=== READING PASSAGE ===

Helping People to Meet God • Make Friends • Grow in Faith

Is “Wait Awhile” a Devil’s Wile?

Of the online memes doing the rounds on our social media this week, this one caught my eye. Have a read…

It got me thinking about perspective and the broad sweep of God’s plan, story and narrative (something we explored together last Saturday as the power of story and metaphor in God’s quiver of communication tools).

Our society today is said to be defined as: self-centred, self-absorbed, individualistic, even narcissistic. Our culture, at least in the West, is defined by instant gratification, comfort, rights and self. But there is an interesting verse in Hebrew 11, the famous “Faith in Action” passage. After a long and skilful chronological narrative of Jewish history and failed sinners and saints, it says…
11:39 “These were all commended for their faith, yet none of them received what had been promised, 40 since God had planned something better for us so that only together with us would they be made perfect.”

=== LISTED ENTRIES ===

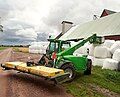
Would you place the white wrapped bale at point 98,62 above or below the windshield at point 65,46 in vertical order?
below

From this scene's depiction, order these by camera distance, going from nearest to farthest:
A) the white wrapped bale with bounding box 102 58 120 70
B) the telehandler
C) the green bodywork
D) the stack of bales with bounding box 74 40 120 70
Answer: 1. the telehandler
2. the green bodywork
3. the white wrapped bale with bounding box 102 58 120 70
4. the stack of bales with bounding box 74 40 120 70

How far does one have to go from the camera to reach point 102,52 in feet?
46.5

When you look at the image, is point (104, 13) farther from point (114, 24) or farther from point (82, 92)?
point (82, 92)

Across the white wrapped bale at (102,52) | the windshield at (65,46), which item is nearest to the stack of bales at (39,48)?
the white wrapped bale at (102,52)

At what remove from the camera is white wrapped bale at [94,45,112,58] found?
14.1 meters

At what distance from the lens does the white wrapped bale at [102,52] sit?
14117mm

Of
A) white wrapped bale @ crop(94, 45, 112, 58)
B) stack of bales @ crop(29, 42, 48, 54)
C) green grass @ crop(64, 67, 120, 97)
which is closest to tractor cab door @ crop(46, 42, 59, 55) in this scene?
green grass @ crop(64, 67, 120, 97)

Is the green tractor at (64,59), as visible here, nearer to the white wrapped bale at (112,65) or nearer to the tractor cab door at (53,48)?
the tractor cab door at (53,48)

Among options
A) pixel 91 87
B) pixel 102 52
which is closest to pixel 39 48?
pixel 102 52

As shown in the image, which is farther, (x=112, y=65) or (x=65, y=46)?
(x=112, y=65)

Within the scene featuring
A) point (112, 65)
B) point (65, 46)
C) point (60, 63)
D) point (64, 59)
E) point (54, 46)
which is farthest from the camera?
point (112, 65)

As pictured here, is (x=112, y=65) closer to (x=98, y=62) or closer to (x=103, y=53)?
(x=103, y=53)

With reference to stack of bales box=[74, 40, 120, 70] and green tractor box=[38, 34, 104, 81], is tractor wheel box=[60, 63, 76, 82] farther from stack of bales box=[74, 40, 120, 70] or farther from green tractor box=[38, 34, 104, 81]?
stack of bales box=[74, 40, 120, 70]

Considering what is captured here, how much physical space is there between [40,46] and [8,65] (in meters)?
26.5
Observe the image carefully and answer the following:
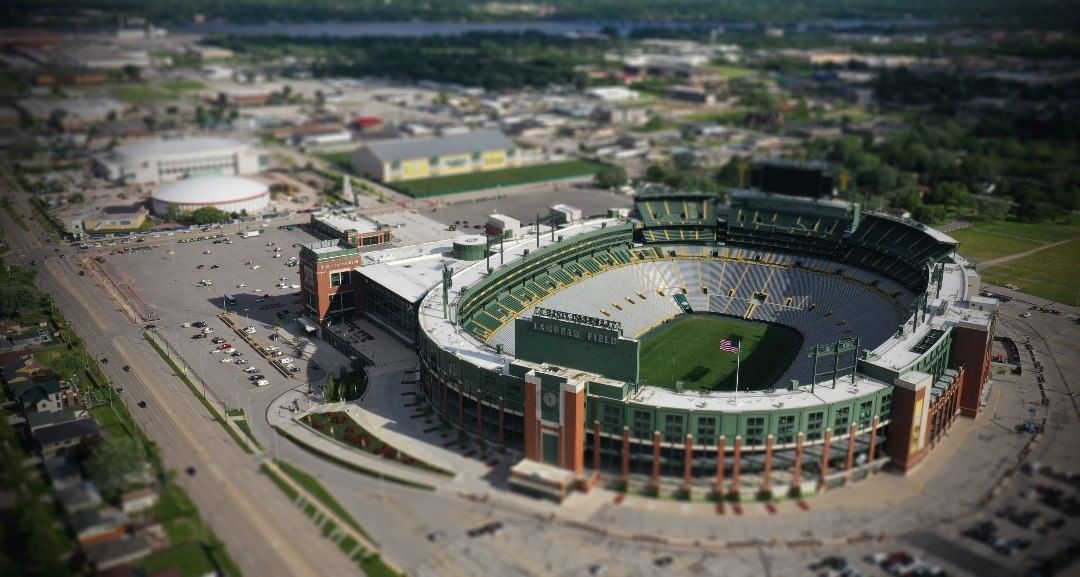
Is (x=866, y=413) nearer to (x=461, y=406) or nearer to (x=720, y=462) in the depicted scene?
(x=720, y=462)

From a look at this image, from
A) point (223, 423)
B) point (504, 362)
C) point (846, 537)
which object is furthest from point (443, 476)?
point (846, 537)

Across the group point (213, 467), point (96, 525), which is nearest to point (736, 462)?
point (213, 467)

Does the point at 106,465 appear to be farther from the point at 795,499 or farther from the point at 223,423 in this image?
the point at 795,499

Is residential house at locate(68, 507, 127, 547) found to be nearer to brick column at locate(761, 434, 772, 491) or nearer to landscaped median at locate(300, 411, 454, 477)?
landscaped median at locate(300, 411, 454, 477)

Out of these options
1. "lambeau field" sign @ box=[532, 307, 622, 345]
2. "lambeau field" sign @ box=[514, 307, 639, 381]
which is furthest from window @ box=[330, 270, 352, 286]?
"lambeau field" sign @ box=[532, 307, 622, 345]

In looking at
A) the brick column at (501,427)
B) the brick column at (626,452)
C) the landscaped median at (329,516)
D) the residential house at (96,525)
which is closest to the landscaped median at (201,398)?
the landscaped median at (329,516)

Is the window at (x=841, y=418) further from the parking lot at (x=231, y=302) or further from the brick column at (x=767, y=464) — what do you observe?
the parking lot at (x=231, y=302)
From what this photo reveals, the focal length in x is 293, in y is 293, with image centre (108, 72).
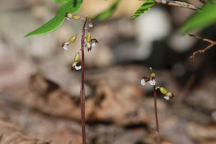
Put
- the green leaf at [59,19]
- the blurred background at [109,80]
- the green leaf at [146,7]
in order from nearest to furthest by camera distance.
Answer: the green leaf at [59,19]
the green leaf at [146,7]
the blurred background at [109,80]

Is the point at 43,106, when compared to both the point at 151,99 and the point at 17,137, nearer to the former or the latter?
the point at 17,137

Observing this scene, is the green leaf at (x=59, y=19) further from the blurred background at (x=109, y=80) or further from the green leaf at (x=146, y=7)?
the blurred background at (x=109, y=80)

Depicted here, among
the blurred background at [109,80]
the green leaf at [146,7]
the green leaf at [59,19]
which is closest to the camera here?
the green leaf at [59,19]

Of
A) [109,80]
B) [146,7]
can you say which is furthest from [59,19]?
[109,80]

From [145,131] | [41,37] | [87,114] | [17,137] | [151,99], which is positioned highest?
[41,37]

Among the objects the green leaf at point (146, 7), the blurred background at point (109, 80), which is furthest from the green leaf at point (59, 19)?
the blurred background at point (109, 80)

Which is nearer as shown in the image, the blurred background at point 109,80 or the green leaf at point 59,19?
the green leaf at point 59,19

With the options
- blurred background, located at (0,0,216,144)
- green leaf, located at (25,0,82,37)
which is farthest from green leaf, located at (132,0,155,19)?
blurred background, located at (0,0,216,144)

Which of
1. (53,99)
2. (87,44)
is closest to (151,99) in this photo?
(53,99)
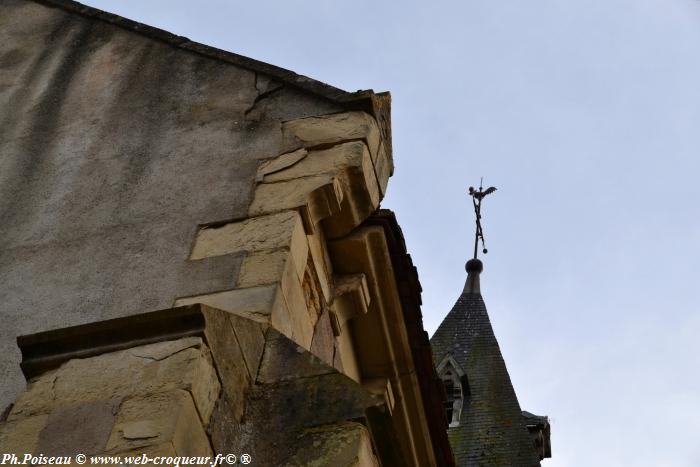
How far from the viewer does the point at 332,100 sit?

===

■ **EXERCISE BRIEF**
Transcribe the complete piece titled "Is 'Wait Awhile' a Devil's Wile?" from above, word for word, keeping its lines, spelling, and punctuation unchanged.

■ **TASK RESPONSE**
Helping People to Meet God • Make Friends • Grow in Faith

Is “Wait Awhile” a Devil’s Wile?

Of the online memes doing the rounds on our social media this week, this one caught my eye. Have a read…

It got me thinking about perspective and the broad sweep of God’s plan, story and narrative (something we explored together last Saturday as the power of story and metaphor in God’s quiver of communication tools).

Our society today is said to be defined as: self-centred, self-absorbed, individualistic, even narcissistic. Our culture, at least in the West, is defined by instant gratification, comfort, rights and self. But there is an interesting verse in Hebrew 11, the famous “Faith in Action” passage. After a long and skilful chronological narrative of Jewish history and failed sinners and saints, it says…
11:39 “These were all commended for their faith, yet none of them received what had been promised, 40 since God had planned something better for us so that only together with us would they be made perfect.”